- [Excerpted text]
Taxpayers in the UK are paying more on debt interest than education

Taxpayers in the UK are now paying more on national debt interest than on the entire education budget as payments top £100 BILLION a year…or £2,400 per household

  • The interest bill could undermine Rishi Sunak over cost-of-living crisis
  • It will cost each household £2,426 a year – £500 higher than previously forecast
  • The Treasury said: ‘We’re supporting people with the cost of living’
  • The Bank of England cost of borrowing could hit three percent by the years end

 Soaring interest payments on the UK’s £2.3 trillion national debt are set to top £100 billion a year.

Chancellor Rishi Sunak last week ruled out tax cuts until rampant inflation, which is forecast to hit 11 per cent by the end of this year

The staggering sum will cost each household £2,426 a year – more than £500 higher than previously forecast as galloping inflation pummels the public finances.

It means taxpayers are now paying more on debt interest than is spent on the entire education budget. Only funding the National Health Service and state pensions cost the taxpayer more.

 The interest bill, which has already more than doubled since before the pandemic, could undermine Chancellor Rishi Sunak’s ability to tackle the escalating cost-of-living crisis.

- [Aim of the task]
Retype the passage of the article on UK debt interest above from "It means taxpayers" up to and including "the taxpayer more.".

- [Data provided]
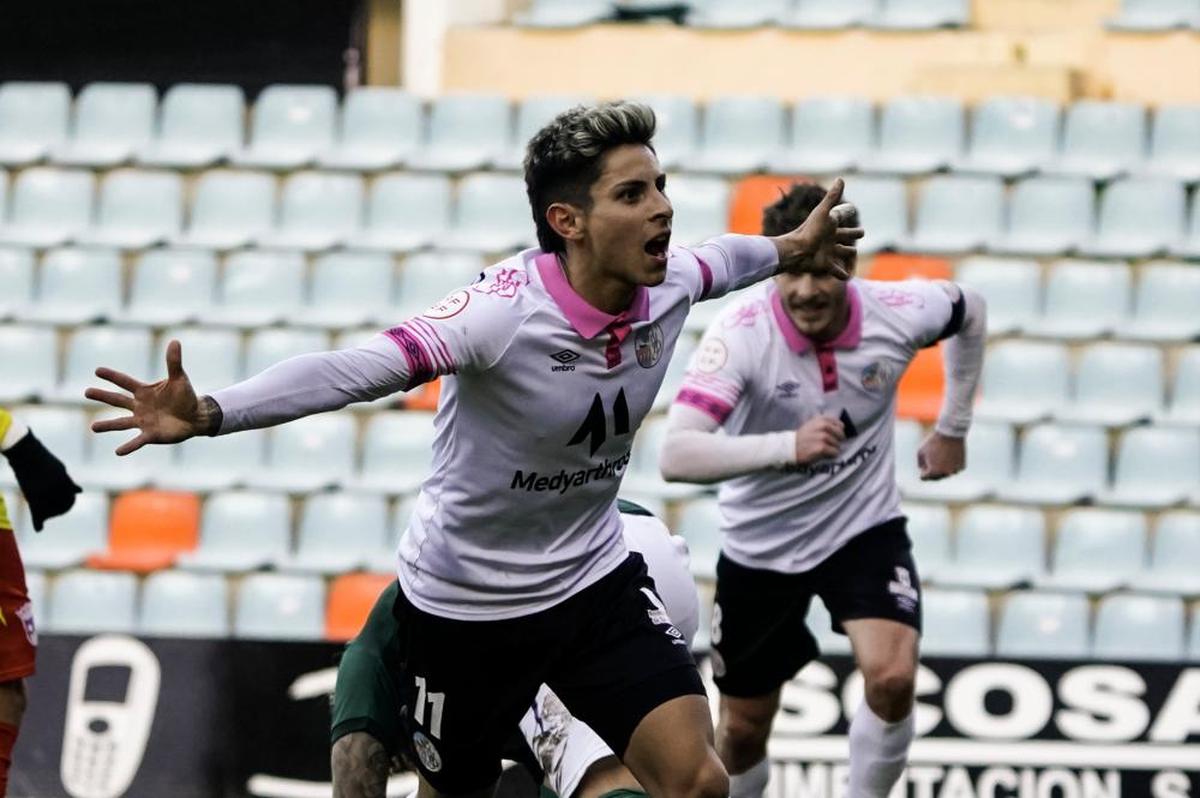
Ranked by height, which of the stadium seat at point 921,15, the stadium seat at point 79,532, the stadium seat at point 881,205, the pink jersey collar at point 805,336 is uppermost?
the stadium seat at point 921,15

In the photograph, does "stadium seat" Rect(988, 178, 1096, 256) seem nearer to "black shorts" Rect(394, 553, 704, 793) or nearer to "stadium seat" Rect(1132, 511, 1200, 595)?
"stadium seat" Rect(1132, 511, 1200, 595)

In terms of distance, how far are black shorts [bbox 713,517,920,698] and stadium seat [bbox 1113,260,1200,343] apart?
4.25m

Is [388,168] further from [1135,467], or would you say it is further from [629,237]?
[629,237]

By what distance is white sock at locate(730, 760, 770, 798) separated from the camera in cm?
686

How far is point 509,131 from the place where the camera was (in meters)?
11.7

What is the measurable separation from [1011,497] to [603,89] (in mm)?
3930

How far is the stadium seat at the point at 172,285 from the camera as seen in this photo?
1113 centimetres

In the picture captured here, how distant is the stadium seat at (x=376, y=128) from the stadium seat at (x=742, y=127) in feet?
5.27

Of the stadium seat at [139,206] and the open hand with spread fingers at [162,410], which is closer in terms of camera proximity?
the open hand with spread fingers at [162,410]

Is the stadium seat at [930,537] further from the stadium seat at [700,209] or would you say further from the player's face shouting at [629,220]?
the player's face shouting at [629,220]

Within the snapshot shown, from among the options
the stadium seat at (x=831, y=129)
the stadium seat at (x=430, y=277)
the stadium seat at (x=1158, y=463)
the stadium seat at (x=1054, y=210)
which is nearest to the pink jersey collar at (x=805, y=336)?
the stadium seat at (x=1158, y=463)

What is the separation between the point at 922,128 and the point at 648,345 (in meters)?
6.94

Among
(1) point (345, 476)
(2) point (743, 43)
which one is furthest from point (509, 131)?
(1) point (345, 476)

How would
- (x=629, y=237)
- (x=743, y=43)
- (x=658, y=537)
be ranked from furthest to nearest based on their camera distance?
(x=743, y=43)
(x=658, y=537)
(x=629, y=237)
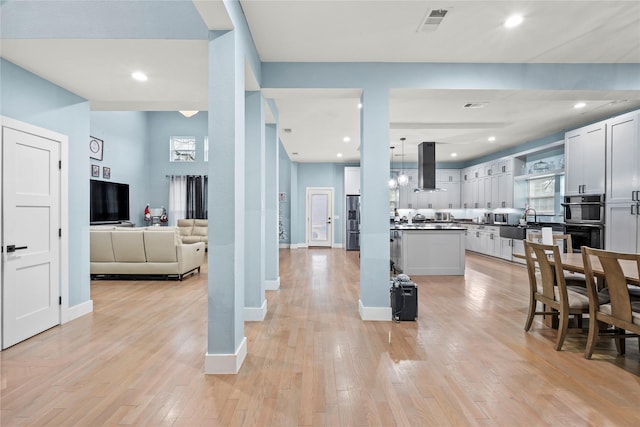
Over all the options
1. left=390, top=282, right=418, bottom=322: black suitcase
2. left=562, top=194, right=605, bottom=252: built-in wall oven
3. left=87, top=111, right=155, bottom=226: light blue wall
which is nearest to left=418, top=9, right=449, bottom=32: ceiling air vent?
left=390, top=282, right=418, bottom=322: black suitcase

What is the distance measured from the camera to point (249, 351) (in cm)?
289

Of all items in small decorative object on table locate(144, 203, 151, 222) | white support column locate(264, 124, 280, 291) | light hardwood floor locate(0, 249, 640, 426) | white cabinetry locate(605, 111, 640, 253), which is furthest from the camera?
small decorative object on table locate(144, 203, 151, 222)

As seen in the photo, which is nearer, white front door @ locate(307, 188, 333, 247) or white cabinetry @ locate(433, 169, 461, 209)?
white cabinetry @ locate(433, 169, 461, 209)

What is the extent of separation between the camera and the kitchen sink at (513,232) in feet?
23.9

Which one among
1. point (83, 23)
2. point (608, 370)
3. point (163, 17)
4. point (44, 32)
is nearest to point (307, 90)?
point (163, 17)

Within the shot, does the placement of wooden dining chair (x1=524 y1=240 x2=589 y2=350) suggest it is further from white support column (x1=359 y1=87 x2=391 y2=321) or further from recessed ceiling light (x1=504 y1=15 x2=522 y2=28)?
recessed ceiling light (x1=504 y1=15 x2=522 y2=28)

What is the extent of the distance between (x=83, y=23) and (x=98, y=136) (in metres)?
7.23

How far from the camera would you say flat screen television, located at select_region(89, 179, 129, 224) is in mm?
8203

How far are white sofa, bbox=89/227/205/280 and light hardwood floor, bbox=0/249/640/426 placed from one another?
1.63 meters

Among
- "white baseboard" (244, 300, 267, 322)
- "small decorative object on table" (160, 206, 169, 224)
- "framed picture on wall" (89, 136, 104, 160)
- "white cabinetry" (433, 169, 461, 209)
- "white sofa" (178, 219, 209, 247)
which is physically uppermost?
"framed picture on wall" (89, 136, 104, 160)

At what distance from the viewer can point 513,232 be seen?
753 centimetres

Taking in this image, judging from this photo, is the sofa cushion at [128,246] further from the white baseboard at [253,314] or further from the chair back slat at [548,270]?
the chair back slat at [548,270]

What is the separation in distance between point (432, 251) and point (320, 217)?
17.9ft

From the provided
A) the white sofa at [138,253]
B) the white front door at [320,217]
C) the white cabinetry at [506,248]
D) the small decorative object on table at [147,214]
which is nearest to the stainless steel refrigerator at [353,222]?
the white front door at [320,217]
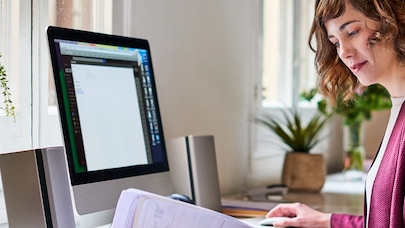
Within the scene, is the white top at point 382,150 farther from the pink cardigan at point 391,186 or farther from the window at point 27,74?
the window at point 27,74

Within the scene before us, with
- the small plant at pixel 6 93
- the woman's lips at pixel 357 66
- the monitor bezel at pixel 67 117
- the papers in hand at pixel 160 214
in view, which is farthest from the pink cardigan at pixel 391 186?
the small plant at pixel 6 93

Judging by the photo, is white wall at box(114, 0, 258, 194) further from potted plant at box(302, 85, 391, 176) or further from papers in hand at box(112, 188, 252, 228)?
papers in hand at box(112, 188, 252, 228)

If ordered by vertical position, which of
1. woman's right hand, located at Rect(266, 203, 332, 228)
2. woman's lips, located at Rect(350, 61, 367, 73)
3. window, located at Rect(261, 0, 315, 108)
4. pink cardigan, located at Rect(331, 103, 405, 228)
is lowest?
woman's right hand, located at Rect(266, 203, 332, 228)

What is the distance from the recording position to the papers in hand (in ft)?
3.09

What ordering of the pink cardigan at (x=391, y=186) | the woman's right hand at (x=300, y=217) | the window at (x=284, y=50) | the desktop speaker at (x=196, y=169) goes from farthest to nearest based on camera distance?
1. the window at (x=284, y=50)
2. the desktop speaker at (x=196, y=169)
3. the woman's right hand at (x=300, y=217)
4. the pink cardigan at (x=391, y=186)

- [Reply to the task]
It means taxpayers are now paying more on debt interest than is spent on the entire education budget. Only funding the National Health Service and state pensions cost the taxpayer more.